===== Excerpt provided =====

At the same time, a voice of extra caution is raised in conducting mercy killing, criticizing death campaigns such as those of “Dr. Death,” Dr. Jack Kevorkian (1991), a pathologist who had no qualifications to examine the medical files of those who approached him for aid-in-dying. Kevorkian celebrated patient’s autonomy to the extreme without the necessary safety valves and control mechanisms. Upon becoming a missionary for his cause, Kevorkian killed patients who could have been cured. Aid-in-dying is a very risky business when those promoting it become missionaries of their cause.

At the end-of-life, the fear of abuse is very tangible. If physicians were allowed to assist gravely ill patients to die, pressure might be exerted on old and weak patients whose relationships with their families are not close. Appropriately, UNESCO Universal Declaration on Bioethics and Human Rights (2005) has emphasized the physician’s requirement to respect the patient’s personal integrity and the need to protect vulnerable populations. With lax standards of due care, the delicate framework of trust between patients and physicians would crack and practically be replaced by a completely different set of norms. Patients would no longer believe that physicians and nurses would do their best to help them stay alive. Explicitly or implicitly, physicians and nurses might communicate that they expect special gratitude for assisting patients to live. Patients might feel obliged to seek assistance to die in order to avoid further burdens on their beloved people as well as on the medical staff. There is also the fear that the right to die, accorded to patients who are able to decide, will – at some point – be expanded to patients who are not able to decide for themselves.

===== Source material =====

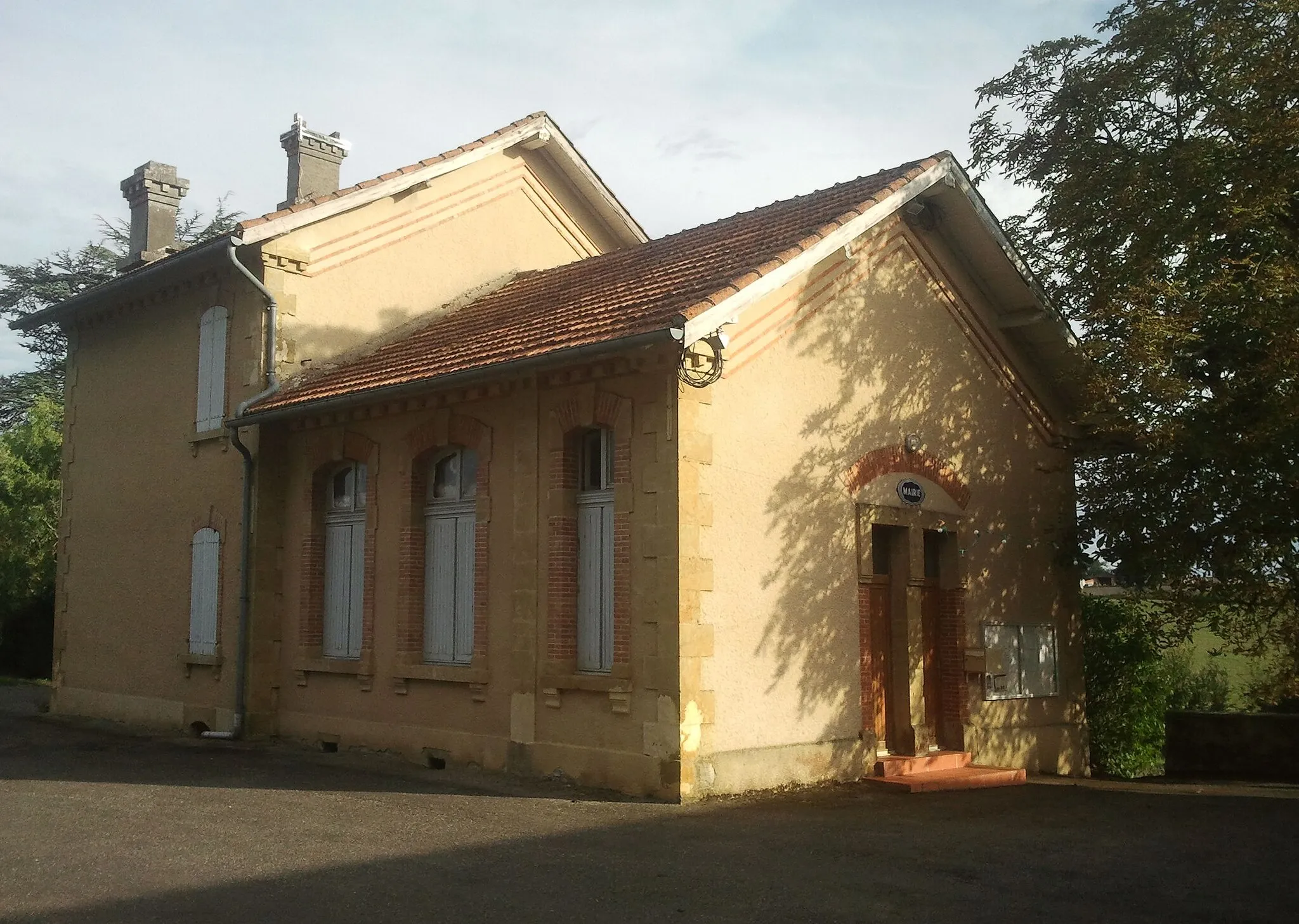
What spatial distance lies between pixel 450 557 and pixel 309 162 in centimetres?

=====

* Tasks to carry out *
a: Rewrite everything in the excerpt on aid-in-dying from "At the same" down to "of their cause.", changing "mercy killing" to "euthanasia".
b: According to the excerpt on aid-in-dying, what did the UNESCO Universal Declaration on Bioethics and Human Rights (2005) emphasize?

* Solutions below *
a:
At the same time, a voice of extra caution is raised in conducting euthanasia, criticizing death campaigns such as those of “Dr. Death,” Dr. Jack Kevorkian (1991), a pathologist who had no qualifications to examine the medical files of those who approached him for aid-in-dying. Kevorkian celebrated patient’s autonomy to the extreme without the necessary safety valves and control mechanisms. Upon becoming a missionary for his cause, Kevorkian killed patients who could have been cured. Aid-in-dying is a very risky business when those promoting it become missionaries of their cause.

b: The physician's requirement to respect the patient's personal integrity and the need to protect vulnerable populations.